* _EXERCISE SET_
1. Could you copy the passage on online tracking between "A fair number" and "advertisers or something.", inclusive?
2. Can you carry the passage on online tracking further, picking up after its final sentence?

* _READING TEXT_
####
A fair number of computer and smart phone users have become accustomed to getting things for free. We download apps, software, and games, and we don’t often stop to wonder why someone would work hard to develop something and then give it away – or maybe we do wonder but we eventually end up convincing ourselves that the developers are compensated by the people who buy the paid version or advertisers or something.
Well this may be true, in a sense, but maybe not the way that you’re imagining. Smartphones and laptops have certainly come a long way in a short period of time – so far, in fact, that their capabilities probably exceed their owners’ understandings in a lot of cases. We know that our phones can route us to the nearest ATM and that our search engines can generate localized results, but what else can they do? Well for starters they can track everywhere you go, every site you visit, and everything you download.
This capability, in and of itself, doesn’t mean much – just like my capability to play great basketball doesn’t mean much when no one picks me for his team, but with the right software installed, or the right guy doing the picking, the consequences can be surprising, like my J
I was researching payment processors a couple of weeks ago, and now, like magic, half of the sites I visit have ads for payment processing services. Before that, it was bulk USB drives, and before that, vinyl banners. This particular tracking of my
browsing behavior was done by google. Google claims that the data is only sold to advertisers in an “anonymized” form, but if these ads are being targeted at my computer specifically, which they are, then they are using my IP, so the data is as anonymous as my IP. Only a naïve computer user believes his IP is truly anonymous. And if for some reason you become a person of interest with some law enforcement or investigative agency, your internet browsing habits and tracked whereabouts will be on someone’s desk with your name attached.
Google Buzz, the company’s original answer to Facebook, ended up getting torpedoed by privacy activists. The program watched your emails and conversations to “connect” you with people you know, but it also displayed the people you were affiliated with for the whole world to see.
Apple, Pandora, Dictionary.com, and The Weather Channel, among others, were sued in 2010 for unauthorized tracking of smartphone user activity without adequate consent or disclosure. Wired magazine reported at the time that the makers of smartphones assign each device with a UDID (Unique Device Identifier) which cannot be changed or deleted like a tracking cookie, so once an app forwards this number to an advertiser, the advertiser can then track the user and her behavior indefinitely. Some people (including the plaintiffs in the lawsuit) apparently thought this was a step too far.
In 2008, Dr. Alex Pentland of MIT tested an app/algorithm combination that monitored the behavior of a test group over a period of weeks. The algorithm was “so predictive that during the US presidential elections in 2008, it was…capable of working out that two people were talking politics when the content of the conversation wasn’t known. In other tests it spotted changes in behaviour that suggested someone was coming down with influenza, which they later did” (PC Plus: Millionaire Hackers: How Cybercrime Works, Kindle Locations 503-505).
####
* _LISTED RECORDS_
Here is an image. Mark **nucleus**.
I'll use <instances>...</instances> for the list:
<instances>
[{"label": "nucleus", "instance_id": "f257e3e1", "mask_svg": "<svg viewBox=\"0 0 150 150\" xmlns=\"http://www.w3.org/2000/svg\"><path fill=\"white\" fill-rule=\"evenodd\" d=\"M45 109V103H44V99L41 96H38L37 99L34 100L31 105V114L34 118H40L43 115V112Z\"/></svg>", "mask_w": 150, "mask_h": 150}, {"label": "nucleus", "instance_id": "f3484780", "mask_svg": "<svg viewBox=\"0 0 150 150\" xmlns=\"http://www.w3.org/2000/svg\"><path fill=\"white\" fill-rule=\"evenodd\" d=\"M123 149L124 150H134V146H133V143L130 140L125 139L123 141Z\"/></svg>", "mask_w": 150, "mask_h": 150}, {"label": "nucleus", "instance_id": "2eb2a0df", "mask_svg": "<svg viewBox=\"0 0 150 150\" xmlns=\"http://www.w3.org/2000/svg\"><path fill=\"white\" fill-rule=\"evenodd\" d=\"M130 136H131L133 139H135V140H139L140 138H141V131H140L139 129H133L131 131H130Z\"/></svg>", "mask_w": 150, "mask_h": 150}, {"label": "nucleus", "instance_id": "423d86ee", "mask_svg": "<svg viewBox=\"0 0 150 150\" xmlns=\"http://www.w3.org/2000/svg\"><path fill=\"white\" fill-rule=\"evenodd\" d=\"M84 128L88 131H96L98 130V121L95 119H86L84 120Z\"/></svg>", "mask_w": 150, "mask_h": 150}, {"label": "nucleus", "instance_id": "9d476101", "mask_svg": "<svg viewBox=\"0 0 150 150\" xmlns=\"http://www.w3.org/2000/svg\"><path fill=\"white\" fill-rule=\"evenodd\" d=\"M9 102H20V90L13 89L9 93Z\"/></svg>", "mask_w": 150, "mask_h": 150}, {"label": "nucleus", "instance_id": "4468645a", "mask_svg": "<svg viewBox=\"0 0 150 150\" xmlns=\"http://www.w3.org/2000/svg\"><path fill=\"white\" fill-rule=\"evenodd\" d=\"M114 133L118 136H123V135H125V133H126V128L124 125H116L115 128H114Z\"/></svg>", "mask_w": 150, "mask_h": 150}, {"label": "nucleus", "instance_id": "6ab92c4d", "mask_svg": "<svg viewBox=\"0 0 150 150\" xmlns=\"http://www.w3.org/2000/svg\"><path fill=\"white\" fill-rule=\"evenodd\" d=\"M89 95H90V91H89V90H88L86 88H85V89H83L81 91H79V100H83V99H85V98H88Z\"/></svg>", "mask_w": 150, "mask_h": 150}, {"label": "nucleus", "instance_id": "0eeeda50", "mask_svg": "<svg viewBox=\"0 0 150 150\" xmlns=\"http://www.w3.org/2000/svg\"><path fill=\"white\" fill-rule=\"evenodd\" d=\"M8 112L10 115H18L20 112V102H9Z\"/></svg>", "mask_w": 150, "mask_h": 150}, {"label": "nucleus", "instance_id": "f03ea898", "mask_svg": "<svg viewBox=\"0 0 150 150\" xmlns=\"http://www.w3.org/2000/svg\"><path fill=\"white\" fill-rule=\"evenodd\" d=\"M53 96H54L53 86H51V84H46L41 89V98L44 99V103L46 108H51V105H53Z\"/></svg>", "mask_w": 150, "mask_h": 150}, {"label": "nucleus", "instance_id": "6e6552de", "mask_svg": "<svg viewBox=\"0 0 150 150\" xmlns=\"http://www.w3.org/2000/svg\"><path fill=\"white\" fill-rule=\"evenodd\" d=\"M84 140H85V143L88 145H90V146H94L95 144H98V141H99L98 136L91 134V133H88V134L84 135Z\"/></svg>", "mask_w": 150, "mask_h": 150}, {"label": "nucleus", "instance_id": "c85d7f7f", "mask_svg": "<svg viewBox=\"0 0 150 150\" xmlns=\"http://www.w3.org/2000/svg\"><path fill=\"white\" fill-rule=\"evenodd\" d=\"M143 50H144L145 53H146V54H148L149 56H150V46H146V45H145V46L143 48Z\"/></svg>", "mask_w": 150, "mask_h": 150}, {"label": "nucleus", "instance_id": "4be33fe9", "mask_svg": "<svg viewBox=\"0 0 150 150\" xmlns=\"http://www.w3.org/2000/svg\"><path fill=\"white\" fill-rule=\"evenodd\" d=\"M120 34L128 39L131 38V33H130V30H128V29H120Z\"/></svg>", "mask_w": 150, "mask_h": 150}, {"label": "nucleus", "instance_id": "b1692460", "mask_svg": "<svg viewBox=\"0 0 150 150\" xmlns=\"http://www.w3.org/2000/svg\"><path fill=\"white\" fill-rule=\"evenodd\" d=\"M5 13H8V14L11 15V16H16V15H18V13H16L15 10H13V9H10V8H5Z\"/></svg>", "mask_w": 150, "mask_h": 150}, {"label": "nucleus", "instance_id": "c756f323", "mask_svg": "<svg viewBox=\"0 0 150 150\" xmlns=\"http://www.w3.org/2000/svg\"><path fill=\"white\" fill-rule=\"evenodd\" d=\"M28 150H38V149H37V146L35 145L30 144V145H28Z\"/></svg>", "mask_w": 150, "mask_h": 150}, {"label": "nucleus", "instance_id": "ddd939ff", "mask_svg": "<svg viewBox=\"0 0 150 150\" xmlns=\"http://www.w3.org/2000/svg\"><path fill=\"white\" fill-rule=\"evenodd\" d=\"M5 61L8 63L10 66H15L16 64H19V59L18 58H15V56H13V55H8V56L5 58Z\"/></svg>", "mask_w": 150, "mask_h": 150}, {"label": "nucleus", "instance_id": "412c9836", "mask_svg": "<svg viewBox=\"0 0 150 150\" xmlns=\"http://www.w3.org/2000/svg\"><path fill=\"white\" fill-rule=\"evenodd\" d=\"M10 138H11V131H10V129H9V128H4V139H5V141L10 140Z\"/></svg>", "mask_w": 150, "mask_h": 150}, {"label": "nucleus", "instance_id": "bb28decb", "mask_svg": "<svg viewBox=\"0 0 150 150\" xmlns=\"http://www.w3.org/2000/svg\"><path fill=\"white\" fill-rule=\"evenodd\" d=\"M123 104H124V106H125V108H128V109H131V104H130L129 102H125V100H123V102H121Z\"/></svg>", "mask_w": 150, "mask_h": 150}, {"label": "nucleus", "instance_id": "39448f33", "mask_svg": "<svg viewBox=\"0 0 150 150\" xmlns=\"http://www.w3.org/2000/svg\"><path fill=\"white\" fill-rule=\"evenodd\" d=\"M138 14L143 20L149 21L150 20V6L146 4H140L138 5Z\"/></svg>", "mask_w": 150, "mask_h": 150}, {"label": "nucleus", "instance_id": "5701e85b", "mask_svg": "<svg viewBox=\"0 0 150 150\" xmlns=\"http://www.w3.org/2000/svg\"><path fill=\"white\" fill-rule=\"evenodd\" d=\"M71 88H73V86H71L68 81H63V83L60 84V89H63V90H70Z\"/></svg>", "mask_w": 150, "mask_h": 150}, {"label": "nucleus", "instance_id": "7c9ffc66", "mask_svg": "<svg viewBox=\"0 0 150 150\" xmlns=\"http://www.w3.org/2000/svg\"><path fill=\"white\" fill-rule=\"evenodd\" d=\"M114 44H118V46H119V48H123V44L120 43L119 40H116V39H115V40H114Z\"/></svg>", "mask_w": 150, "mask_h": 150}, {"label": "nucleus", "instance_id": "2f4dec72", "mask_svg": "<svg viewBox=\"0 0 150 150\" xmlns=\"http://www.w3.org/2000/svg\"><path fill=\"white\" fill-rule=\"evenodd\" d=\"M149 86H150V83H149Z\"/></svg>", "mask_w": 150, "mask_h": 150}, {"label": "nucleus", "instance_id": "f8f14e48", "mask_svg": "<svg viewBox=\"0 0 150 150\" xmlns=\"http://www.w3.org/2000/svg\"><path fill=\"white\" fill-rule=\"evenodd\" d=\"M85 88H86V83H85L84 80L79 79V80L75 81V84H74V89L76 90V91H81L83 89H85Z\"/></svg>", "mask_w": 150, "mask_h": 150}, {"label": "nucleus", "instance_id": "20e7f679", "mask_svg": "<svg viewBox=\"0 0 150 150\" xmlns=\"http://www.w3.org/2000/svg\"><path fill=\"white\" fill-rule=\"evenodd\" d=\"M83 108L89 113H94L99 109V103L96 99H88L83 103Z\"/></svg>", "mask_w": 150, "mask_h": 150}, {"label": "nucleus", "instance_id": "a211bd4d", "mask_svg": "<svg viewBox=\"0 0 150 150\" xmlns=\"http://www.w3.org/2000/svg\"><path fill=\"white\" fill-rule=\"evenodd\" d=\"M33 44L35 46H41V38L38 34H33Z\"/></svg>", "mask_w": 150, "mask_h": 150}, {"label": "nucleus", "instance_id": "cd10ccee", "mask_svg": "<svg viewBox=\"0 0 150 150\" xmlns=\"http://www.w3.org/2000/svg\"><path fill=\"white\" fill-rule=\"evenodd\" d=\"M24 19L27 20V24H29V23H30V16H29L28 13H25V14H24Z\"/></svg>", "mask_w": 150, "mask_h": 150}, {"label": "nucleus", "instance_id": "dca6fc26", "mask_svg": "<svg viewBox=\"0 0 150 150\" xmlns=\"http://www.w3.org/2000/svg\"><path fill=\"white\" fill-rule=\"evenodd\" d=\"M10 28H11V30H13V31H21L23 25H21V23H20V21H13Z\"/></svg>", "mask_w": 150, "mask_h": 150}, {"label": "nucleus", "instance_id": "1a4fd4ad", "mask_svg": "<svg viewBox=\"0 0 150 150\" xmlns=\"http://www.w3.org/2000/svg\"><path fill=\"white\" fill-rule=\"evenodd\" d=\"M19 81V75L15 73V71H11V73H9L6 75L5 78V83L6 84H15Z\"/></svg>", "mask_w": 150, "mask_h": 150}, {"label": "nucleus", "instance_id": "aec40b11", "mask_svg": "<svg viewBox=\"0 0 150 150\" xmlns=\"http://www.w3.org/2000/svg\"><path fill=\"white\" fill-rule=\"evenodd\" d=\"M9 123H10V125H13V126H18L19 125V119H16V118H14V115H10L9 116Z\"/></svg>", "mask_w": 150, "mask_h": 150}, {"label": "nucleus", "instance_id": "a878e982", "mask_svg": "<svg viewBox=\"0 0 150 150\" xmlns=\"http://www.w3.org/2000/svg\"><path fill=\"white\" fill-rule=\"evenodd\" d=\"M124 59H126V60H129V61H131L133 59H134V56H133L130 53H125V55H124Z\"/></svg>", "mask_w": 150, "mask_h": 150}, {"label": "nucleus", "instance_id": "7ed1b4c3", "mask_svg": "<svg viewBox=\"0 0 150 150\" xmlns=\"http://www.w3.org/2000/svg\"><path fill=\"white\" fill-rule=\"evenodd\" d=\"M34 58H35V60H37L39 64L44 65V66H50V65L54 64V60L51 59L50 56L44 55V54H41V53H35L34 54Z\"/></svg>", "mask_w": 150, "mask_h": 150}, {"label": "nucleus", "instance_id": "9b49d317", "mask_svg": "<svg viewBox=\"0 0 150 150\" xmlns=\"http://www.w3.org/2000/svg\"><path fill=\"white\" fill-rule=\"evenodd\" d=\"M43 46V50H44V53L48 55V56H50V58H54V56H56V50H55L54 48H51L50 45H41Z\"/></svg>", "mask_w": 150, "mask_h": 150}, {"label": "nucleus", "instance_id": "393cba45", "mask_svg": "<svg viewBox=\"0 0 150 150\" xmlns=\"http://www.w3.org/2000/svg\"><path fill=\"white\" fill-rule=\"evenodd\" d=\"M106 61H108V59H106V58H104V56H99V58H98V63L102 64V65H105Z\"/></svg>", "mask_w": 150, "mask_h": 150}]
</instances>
####
* _TASK-BY-TASK OUTPUTS_
1.
A fair number of computer and smart phone users have become accustomed to getting things for free. We download apps, software, and games, and we don’t often stop to wonder why someone would work hard to develop something and then give it away – or maybe we do wonder but we eventually end up convincing ourselves that the developers are compensated by the people who buy the paid version or advertisers or something.

2.
There are a fair number of Americans who say, “so what? I don’t do anything wrong, so why do I care if an app tracks me and tries to predict my behavior.” There is some truth to this
for most of the population. Ultimately we will see some customized ads and search results, or maybe a specific selection of articles in our favorite online paper, but that will be it. Maybe only a few dozen people in the whole country will end up having their lives dissected by someone who has obtained a court order for google and their phone service providers to turn over everything they have on them. But what else might happen?
Millionaire Hackers recalls how JP Martin of Canadian Tire discovered, by researching customer credit card records, that customers who bought felt pads for their furniture were more likely to make their payments than customers who bought skull accessories for their cars. Apparently American auto insurance companies have also determined that individuals with lower credit scores have more accidents than individuals with higher credit scores. So if insurance companies can base premiums on credit scores, what is stopping companies from purchasing our behavioral records from phone and software companies to make decisions about other things like, for instance, who to hire, fire, or promote? Your phone knows where you’ve been, after all. Maybe your next employer might be interested in how much time you spend at the bar, or whether you visit High Times online. Employers already feel entitled to look at credit records. Browsing behavioral records seems only a small step away.
So it seems that this type of behavioral analysis may already be affecting a significant number of us, whether we are being investigated or not. In defense of the developers, it is not fair when users feel they are entitled to the free use of their products when the products are not free. Everyone deserves to be compensated for his work. But it is also is not fair to users to have their information secretly bought and sold on a pseudo-black market, or even for each of us to have to obtain a law degree and read a 20 page user agreement to try to discover if the next app we download is going to be spying on us for profit.
Hopefully engaged consumer groups and responsible companies will be able to collaborate to create some acceptable middle-ground for everyone, but based on the growing use of credit data, it seems that the smart money is on the balance tipping in favor of large corporations.